◆ **YOUR GOAL**
Copy the entries again, starting with the line that contains "As observed in" and going on through the end of the entries, replacing "trimmed shrub" with "pruned bush" and leaving everything else unchanged.

-- Start of THE DATA --

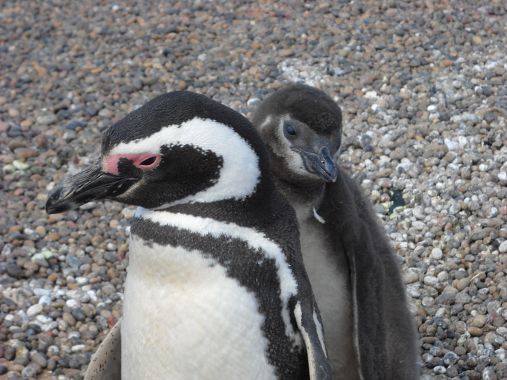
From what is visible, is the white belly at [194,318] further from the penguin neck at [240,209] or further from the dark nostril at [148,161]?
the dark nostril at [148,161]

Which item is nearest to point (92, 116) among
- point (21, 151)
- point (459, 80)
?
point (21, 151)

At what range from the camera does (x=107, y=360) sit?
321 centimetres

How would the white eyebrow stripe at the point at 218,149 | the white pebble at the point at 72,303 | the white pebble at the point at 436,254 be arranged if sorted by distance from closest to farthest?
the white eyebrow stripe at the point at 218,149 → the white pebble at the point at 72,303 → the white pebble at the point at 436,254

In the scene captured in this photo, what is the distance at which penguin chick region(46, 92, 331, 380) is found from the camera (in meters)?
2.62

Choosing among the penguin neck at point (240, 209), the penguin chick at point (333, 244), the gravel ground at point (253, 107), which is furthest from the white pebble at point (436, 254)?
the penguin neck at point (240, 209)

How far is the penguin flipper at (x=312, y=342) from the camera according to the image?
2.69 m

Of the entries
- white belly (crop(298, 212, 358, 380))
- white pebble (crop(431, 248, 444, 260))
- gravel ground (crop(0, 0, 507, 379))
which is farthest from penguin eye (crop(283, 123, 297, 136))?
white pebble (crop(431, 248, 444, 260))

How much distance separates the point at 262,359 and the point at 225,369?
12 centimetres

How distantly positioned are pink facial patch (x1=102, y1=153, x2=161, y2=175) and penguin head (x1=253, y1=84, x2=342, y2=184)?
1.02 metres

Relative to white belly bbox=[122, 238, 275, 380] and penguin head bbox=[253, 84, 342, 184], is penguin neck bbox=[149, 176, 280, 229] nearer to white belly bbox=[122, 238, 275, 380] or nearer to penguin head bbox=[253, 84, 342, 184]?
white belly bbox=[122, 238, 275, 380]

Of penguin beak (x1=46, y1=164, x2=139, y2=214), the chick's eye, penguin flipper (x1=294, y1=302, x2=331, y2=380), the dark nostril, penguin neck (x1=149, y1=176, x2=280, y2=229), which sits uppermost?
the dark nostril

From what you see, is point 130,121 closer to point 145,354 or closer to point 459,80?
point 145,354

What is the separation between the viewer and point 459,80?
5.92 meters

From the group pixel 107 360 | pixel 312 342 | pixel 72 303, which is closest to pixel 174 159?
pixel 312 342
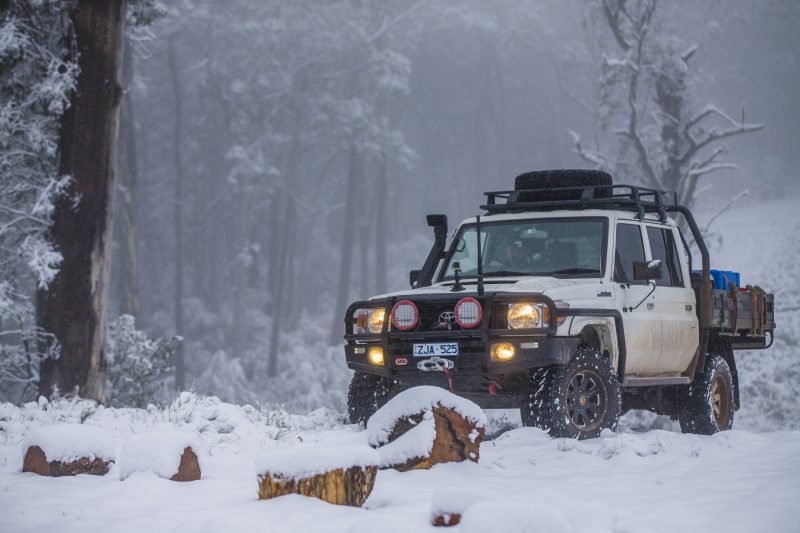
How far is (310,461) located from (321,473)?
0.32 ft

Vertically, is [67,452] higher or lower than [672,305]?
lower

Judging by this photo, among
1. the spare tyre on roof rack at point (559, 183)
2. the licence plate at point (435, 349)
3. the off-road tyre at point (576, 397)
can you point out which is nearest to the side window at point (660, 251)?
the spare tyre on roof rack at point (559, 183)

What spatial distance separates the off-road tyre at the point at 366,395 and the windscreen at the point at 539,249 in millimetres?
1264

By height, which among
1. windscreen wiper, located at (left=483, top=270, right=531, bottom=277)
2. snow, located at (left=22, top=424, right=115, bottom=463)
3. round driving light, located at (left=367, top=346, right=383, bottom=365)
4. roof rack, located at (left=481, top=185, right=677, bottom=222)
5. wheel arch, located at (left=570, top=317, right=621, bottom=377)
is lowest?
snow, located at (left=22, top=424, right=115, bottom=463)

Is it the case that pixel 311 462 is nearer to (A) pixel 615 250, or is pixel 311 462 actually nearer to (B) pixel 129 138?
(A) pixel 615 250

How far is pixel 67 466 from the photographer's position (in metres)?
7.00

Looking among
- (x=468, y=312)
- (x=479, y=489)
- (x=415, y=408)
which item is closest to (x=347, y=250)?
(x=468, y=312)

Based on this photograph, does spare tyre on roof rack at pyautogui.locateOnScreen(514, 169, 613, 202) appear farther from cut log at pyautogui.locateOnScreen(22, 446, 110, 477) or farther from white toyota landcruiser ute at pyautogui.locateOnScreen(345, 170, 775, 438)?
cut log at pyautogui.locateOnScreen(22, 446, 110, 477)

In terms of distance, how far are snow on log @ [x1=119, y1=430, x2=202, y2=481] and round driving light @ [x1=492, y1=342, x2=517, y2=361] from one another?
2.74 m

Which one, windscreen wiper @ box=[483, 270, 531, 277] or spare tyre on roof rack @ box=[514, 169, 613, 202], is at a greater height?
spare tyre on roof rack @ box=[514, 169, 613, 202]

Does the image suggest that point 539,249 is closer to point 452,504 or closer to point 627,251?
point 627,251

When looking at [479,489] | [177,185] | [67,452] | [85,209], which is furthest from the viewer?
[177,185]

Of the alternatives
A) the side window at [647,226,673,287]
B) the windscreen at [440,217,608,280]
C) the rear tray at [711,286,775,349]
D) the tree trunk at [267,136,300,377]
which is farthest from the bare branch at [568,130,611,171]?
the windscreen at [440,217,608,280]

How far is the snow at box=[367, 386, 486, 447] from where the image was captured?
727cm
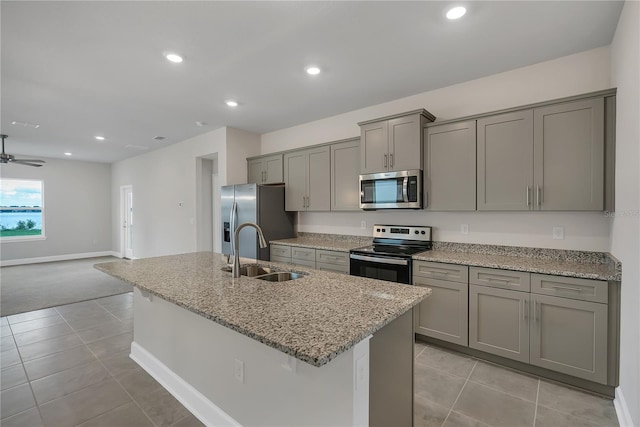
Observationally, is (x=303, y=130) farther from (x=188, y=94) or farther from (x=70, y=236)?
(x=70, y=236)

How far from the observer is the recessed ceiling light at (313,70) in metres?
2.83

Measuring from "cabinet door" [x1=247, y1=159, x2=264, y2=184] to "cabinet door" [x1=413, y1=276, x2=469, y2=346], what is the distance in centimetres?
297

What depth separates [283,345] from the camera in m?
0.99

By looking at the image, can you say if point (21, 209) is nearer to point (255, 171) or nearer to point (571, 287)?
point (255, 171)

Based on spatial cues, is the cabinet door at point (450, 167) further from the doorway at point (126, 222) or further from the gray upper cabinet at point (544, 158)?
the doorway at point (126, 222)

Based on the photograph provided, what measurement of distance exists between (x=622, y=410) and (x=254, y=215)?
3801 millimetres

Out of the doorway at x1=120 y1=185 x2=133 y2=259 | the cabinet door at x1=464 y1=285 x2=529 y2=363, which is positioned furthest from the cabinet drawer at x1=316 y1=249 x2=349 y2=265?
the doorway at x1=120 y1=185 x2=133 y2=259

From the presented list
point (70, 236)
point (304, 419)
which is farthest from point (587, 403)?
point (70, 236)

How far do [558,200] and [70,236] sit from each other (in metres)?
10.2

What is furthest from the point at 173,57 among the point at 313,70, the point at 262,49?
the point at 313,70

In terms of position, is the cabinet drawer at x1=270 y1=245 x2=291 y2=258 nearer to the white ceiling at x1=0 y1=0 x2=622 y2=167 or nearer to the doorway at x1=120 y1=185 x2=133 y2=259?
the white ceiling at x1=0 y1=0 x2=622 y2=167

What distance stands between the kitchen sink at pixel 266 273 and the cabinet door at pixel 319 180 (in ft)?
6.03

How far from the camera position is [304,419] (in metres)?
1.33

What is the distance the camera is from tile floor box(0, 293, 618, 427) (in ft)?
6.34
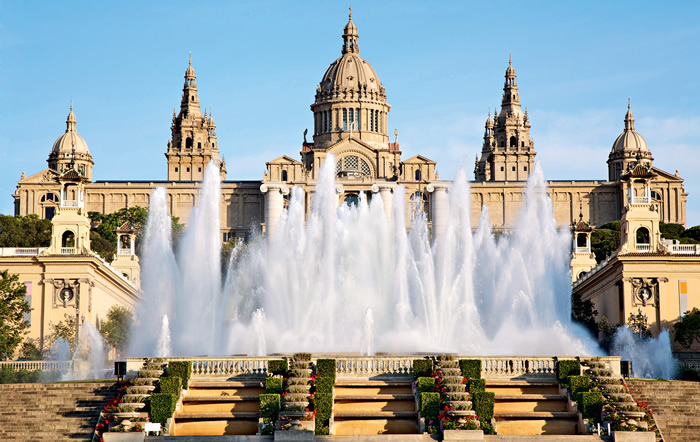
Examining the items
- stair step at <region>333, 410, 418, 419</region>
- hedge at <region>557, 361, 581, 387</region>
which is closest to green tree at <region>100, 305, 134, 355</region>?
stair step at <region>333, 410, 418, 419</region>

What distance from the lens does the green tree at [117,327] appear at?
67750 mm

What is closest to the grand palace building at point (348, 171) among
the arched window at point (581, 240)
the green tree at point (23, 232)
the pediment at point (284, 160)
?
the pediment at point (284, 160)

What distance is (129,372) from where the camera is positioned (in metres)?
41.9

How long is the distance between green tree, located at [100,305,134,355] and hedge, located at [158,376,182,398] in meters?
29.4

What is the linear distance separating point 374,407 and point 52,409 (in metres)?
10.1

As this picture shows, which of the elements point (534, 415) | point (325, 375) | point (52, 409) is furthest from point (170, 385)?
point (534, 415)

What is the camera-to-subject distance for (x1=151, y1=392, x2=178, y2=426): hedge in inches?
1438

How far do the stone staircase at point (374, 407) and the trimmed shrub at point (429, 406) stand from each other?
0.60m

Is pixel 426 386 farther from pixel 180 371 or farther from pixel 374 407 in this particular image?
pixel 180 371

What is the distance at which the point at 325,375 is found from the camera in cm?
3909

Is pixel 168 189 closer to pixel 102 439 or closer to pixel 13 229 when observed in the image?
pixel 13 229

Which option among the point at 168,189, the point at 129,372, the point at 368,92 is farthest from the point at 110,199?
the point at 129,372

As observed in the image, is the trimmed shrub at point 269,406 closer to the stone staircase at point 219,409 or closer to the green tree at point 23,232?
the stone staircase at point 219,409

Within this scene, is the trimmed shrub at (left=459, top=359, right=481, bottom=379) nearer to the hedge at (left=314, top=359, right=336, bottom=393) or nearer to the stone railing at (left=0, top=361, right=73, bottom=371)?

-- End of THE DATA --

◆ **SOLUTION BELOW**
As observed in the image, is the pruned bush at point 269,406 closer to the stone staircase at point 219,409 or closer to the green tree at point 23,232?
the stone staircase at point 219,409

Within this scene, is the pruned bush at (left=459, top=359, right=481, bottom=379) nearer to the hedge at (left=314, top=359, right=336, bottom=393) or nearer to the stone railing at (left=0, top=361, right=73, bottom=371)?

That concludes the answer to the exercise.